TLDR
- Bally’s reported Q1 2026 net revenue of $755.72 million, up 28.3% year-over-year, powered by the Intralot acquisition and digital expansion in the UK and Spain.
- The company posted a net loss of $161.91 million, more than triple the prior year’s loss, largely due to a $63.4 million debt extinguishment charge and $145.8 million in non-operating hits.
- Bally’s opened a new $1.1 billion credit facility and completed a $700 million sale-leaseback to push major debt maturities from 2028 to 2031.
- The $1.7 billion Chicago casino hit a construction milestone with its steel topping out, and Bally’s secured a gaming license for its $4.0 billion Bronx project in New York.
- Intralot B2C revenue jumped 31% year-over-year to $239.9 million, though the legacy Intralot operation is still running at a net loss of $31.7 million.
Bally’s posted first quarter 2026 results that showed strong revenue growth alongside a widening net loss. The company reported net revenue of $755.72 million, a 28.3% increase compared to the $611.07 million it brought in during Q1 2025.
The revenue gains were driven largely by the Intralot acquisition, which Bally’s completed about seven months ago. Bally’s holds a 58% controlling interest in Intralot, which added global lottery networks and B2B technology channels to its business.
Intralot Powers Top-Line Growth While Bottom Line Struggles
Intralot’s B2C revenue climbed 31% year-over-year to $239.9 million. Strong player volumes in the UK outpaced local competitors. Online casino operations in the UK and Spain have become the company’s highest-volume digital hubs.
Top brands driving growth include Jackpotjoy in the UK and Botemania in Spain. These digital casinos are at the center of the revenue surge.
However, the legacy Intralot framework is operating at a net loss of $31.7 million. Bally’s also reported a $7.5 million negative adjustment when converting Intralot’s European accounting standards to US GAAP.
Despite the revenue growth, Bally’s posted a net loss of $161.91 million. That is more than triple the $51.02 million loss from the same quarter last year. Diluted EPS came in at negative $2.69, far worse than the negative $1.15 analysts had expected.

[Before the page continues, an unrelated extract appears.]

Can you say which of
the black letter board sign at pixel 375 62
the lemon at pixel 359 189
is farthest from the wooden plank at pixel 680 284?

The loss was not driven by weak operations. It was caused by non-operating expenses tied to the company’s effort to clean up its balance sheet.
Bally’s took a $63.4 million charge on debt extinguishment as part of a refinancing push. The company also absorbed a $145.8 million non-operating hit, which included a $104.3 million negative fair value adjustment on investment assets.
Quarterly net interest expenses reached $109.9 million. The company carries $4.39 billion in long-term debt.
Refinancing and Major Casino Projects Shape the Road Ahead
To deal with near-term debt, Bally’s opened a new $1.1 billion credit facility due in 2031. It also completed a $700 million sale-leaseback of its Twin River Lincoln Casino Resort real estate.
Together, these moves wiped out an outstanding $1.47 billion term loan that was due in 2028. Bally’s now has $653.4 million in total liquidity and more breathing room on its debt timeline.
CEO Robeson Reeves said the company delivered solid results and is making progress on growing its global footprint and strengthening the balance sheet.
On the development side, Bally’s $1.7 billion Chicago casino celebrated its structural steel topping out in April. The finished property will include 3,400 slots and a 500-room luxury hotel tower.
In New York, Bally’s secured its gaming license for the Bally’s Bronx project. That $4.0 billion development required a $500 million license fee and a $115 million payment for golf course concessions during the quarter.
Adjusted EBITDA came in at $178.93 million, slightly below the $182.50 million analyst estimate. On a preliminary basis, adjusted EBITDA rose 16.7% year-over-year.
Bally’s was also recently selected as Rhode Island’s second online sportsbook operator. The company is in talks about acquiring Evoke.